Saved data entries:
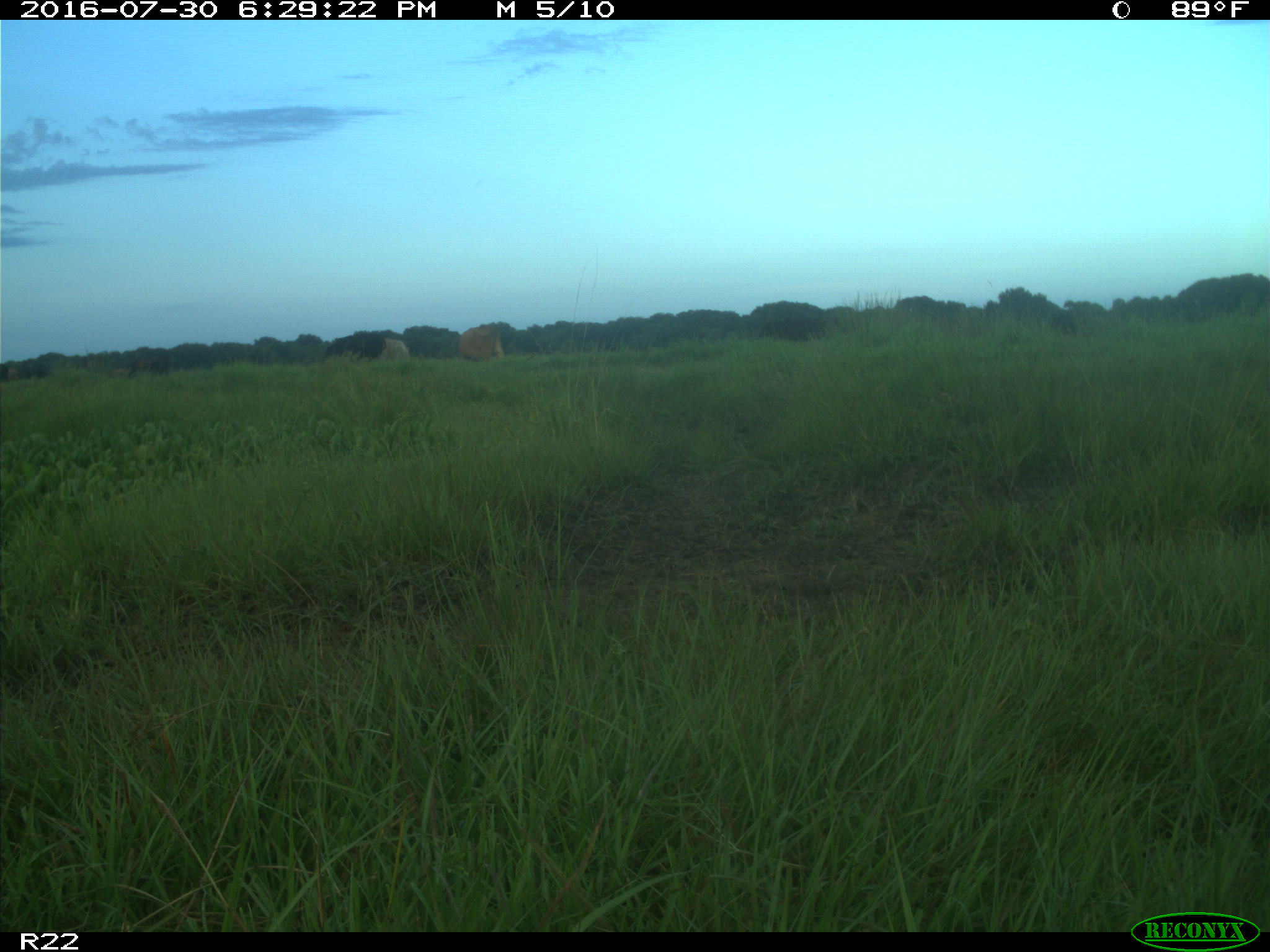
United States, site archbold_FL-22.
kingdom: Animalia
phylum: Chordata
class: Mammalia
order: Artiodactyla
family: Bovidae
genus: Bos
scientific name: Bos taurus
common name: domestic cow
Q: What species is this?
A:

#### Work request:
Apart from the pictures, every line above must be printed exactly.

#### Task solution:
United States, site archbold_FL-22.
kingdom: Animalia
phylum: Chordata
class: Mammalia
order: Artiodactyla
family: Bovidae
genus: Bos
scientific name: Bos taurus
common name: domestic cow
Q: What species is this?
A:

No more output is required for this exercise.